A couple days ago, I had a friend tell me the latest happenings from someone I had a couple dates with about ten years ago. (Geez, was it really that long ago?) She had set us up and when he 'freaked out' and stopped calling me, she was embarrassed. She vowed never to mention his name to me. Until the following summer when I won a cruise for two to Bermuda, she said she would make sure he heard about that. That was ok.

Fast forward to last week. Her husband works with his mom, so his name got mentioned. Too hard to follow? The important part is that I got to hear about Sean. We dated about two months. After he dropped off the face of the earth, apparently he was laid off from his job, found a new job, met someone there and married her three months later. Turns out she was an alcoholic, lost her job and they re-located to Florida where they were both drinking heavily. There were more jobs and more drinking, and somehow in all this, he cut off the relationship with his mom. How am I supposed to respond to that?

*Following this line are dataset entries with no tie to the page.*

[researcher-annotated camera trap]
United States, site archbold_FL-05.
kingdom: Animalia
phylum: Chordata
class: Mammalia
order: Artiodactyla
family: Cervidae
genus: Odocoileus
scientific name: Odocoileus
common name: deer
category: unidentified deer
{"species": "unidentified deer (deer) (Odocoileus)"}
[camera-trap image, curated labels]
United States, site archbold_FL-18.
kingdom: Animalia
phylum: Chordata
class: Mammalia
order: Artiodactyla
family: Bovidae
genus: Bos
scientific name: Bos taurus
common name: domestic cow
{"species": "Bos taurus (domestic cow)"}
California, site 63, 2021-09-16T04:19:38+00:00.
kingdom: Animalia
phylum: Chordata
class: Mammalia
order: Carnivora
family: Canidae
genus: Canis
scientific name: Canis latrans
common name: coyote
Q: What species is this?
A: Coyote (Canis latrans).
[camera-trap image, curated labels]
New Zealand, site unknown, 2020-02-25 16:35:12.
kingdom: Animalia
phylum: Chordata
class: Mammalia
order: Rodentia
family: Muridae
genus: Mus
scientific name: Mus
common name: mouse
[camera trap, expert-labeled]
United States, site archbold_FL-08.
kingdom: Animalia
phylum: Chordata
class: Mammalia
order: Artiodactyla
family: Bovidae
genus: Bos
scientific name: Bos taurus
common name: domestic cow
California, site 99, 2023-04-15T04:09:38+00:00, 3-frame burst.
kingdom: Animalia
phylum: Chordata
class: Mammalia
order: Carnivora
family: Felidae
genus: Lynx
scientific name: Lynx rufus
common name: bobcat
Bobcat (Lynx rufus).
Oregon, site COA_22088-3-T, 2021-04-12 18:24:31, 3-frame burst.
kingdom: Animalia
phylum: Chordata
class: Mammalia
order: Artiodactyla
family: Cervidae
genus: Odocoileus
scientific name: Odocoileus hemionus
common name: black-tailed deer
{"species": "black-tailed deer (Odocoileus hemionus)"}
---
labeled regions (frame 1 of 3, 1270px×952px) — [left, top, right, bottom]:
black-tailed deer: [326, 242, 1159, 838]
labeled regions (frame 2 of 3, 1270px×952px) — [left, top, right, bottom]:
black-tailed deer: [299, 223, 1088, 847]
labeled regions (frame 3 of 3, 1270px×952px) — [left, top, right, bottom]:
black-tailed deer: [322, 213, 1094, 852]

Part of me felt sad for him. No one wants to hear about someone who loses contact with their family or is bordering on alcoholism. He was ambitious and loved his job. It was an attractive quality about him.

Part of me went through the thought process of: if he stayed with me, could I have saved him from this? I don't drink much. I've never lost a job. Would that have influenced him differently? This same part wondered why he didn't want to marry me. I knew he had been engaged in Florida before moving to Pennsylvania. I knew that break up wasn't his choice. But he obviously wasn't that afraid of marriage. It's dawning on me now that I was a rebound date. And by 'now', I mean right this second. All this time I thought it was me. Well, it was still me, but the rebound part means it wasn't entirely me. I can share blame a little.

And then part of me thought, "it serves him right." Was it karma making him feel bad for making me feel bad? He did deserve to feel bad. First there was the part that he lied to me. Then I felt foolish for thinking things were still ok and I left him two messages because I thought he was just busy. Then I felt even more foolish when I accepted the fact I was being blown off.

So let this be a lesson. Single men- can you risk losing your job and your family and becoming an alcoholic by blowing me off? That might not really be the lesson in this, but that's what I'm sticking to right now.